A few Words About Kale

Over the Summer months we don’t tend to eat much kale.  We use it mostly in  juice making and treats for the chickens.  Now that fall is here, we will begin using it in soups and stews.  Right now, we have four plants in the garden;  two Russian Kale and two Tuscan or Dinosaur Kale.  These plants have been in the ground since early May.  They’re not pretty but still producing.

A BIG UGLY TUSCAN KALE PLANT

A BIG UGLY TUSCAN KALE PLANT

A Soup Comes Together

Chicken Soup with Beans and Kale

I’ve been retired now for about a year and a half and since then have been gradually taking on more of the cooking duties.  One of my favorite cooking projects is soup.  As with most of my soups, this one started with a roasted chicken.  Last Sunday, I prepared a “Beer Can” chicken in our Weber kettle grill using a spice rub recipe from “Weber’s Big Book of Grilling“.  After our meal, I removed the remaining meat from the carcass and used the bones to make stock.

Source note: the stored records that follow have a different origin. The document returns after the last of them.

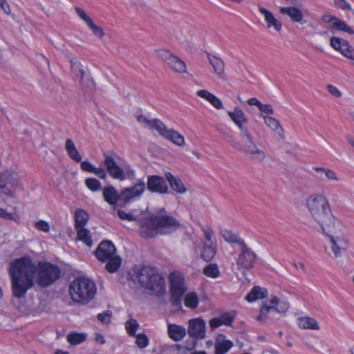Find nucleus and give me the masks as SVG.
<instances>
[{
	"label": "nucleus",
	"instance_id": "5",
	"mask_svg": "<svg viewBox=\"0 0 354 354\" xmlns=\"http://www.w3.org/2000/svg\"><path fill=\"white\" fill-rule=\"evenodd\" d=\"M158 272L157 268L145 265H136L128 272L129 281H131L136 286L145 289L149 285V279L156 281V274Z\"/></svg>",
	"mask_w": 354,
	"mask_h": 354
},
{
	"label": "nucleus",
	"instance_id": "20",
	"mask_svg": "<svg viewBox=\"0 0 354 354\" xmlns=\"http://www.w3.org/2000/svg\"><path fill=\"white\" fill-rule=\"evenodd\" d=\"M116 253V248L111 241H102L95 251V256L101 262H106Z\"/></svg>",
	"mask_w": 354,
	"mask_h": 354
},
{
	"label": "nucleus",
	"instance_id": "37",
	"mask_svg": "<svg viewBox=\"0 0 354 354\" xmlns=\"http://www.w3.org/2000/svg\"><path fill=\"white\" fill-rule=\"evenodd\" d=\"M75 230L77 231V236L78 240L82 241L88 247H91L93 245L91 232L88 229L83 227H80L78 229H75Z\"/></svg>",
	"mask_w": 354,
	"mask_h": 354
},
{
	"label": "nucleus",
	"instance_id": "43",
	"mask_svg": "<svg viewBox=\"0 0 354 354\" xmlns=\"http://www.w3.org/2000/svg\"><path fill=\"white\" fill-rule=\"evenodd\" d=\"M265 123L272 130L280 134L281 131H283L279 121L274 118L270 116H264Z\"/></svg>",
	"mask_w": 354,
	"mask_h": 354
},
{
	"label": "nucleus",
	"instance_id": "39",
	"mask_svg": "<svg viewBox=\"0 0 354 354\" xmlns=\"http://www.w3.org/2000/svg\"><path fill=\"white\" fill-rule=\"evenodd\" d=\"M199 302V299L196 292H188L184 299V304L186 307L191 309L197 308Z\"/></svg>",
	"mask_w": 354,
	"mask_h": 354
},
{
	"label": "nucleus",
	"instance_id": "57",
	"mask_svg": "<svg viewBox=\"0 0 354 354\" xmlns=\"http://www.w3.org/2000/svg\"><path fill=\"white\" fill-rule=\"evenodd\" d=\"M93 174H95L100 179H106L107 177V172L106 169H104L102 167H95L94 168Z\"/></svg>",
	"mask_w": 354,
	"mask_h": 354
},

GREG'S GARDEN PARTY CHICKEN SOUP WITH BEANS AND KALE

A NICE HOT BOWL OF GREG’S CHICKEN SOUP WITH BEANS AND KALE

In addition, I had some leftover “Vermont Cranberry” beans I had slow cookedfor chili.  Stock, chicken meat, beans;  time to make some soup.  To me, classic soup starts with the trinity of onion, celery and carrots.  I finely chopped one large onion, two stalks of celery and two large carrots; then sauteed them in olive oil.  I added six cups of stock, two cups of chicken, two cups of cooked “Cranberry beans”,  four “Tuscan Kale” leaves shredded, a tablespoon of fresh thyme, a two cup bag of chopped plum tomatoes from the freezer and salt and pepper to taste.  Everything except the chicken and celery came from the garden, which made this an act of love. The smokiness of the chicken stock and the texture of the beans helped to make this soup one to remember.  Catherine loved it.

All the best,

Greg

 

 

 

Garden Journal – 4th Week of September

Garden Journal – 4th Week of September

Weeding the Carrot Patch

The carrots that I planted at the end of July in the planting bed where the garlic had grown are doing well, but were in need of some TLC.  Weeding the bed was overdue.  After twenty minutes of weeding, I can report that the carrot patch is “lookin’ good”.  We will begin thinning/harvesting baby carrots soon, so I really wanted to make sure that the crop didn’t have to compete with the weed population for nutrients.

CARROTS PLANTED IN LATE JULY

THE CARROT PATCH WEEDED AND ALMOST READY FOR THINNING/HARVESTING BABY CARROTS

Harvesting Butternut Squash

This week, I noticed that our one squash plant was beginning to show signs of dying back and the fruit had turned color from cream to beige.  Time to harvest.  I was amazed that there were 15 fruit on the one vine.  Believe me when I tell you that the squash plant was neglected all Summer except for watering and occasional applications of fish fertilizer.  The variety that I grow is called METRO PMRwhich I source from Johnny’s Selected Seeds.  Can’t say enough about Metro;  strong disease resistance, great production, minimal effort.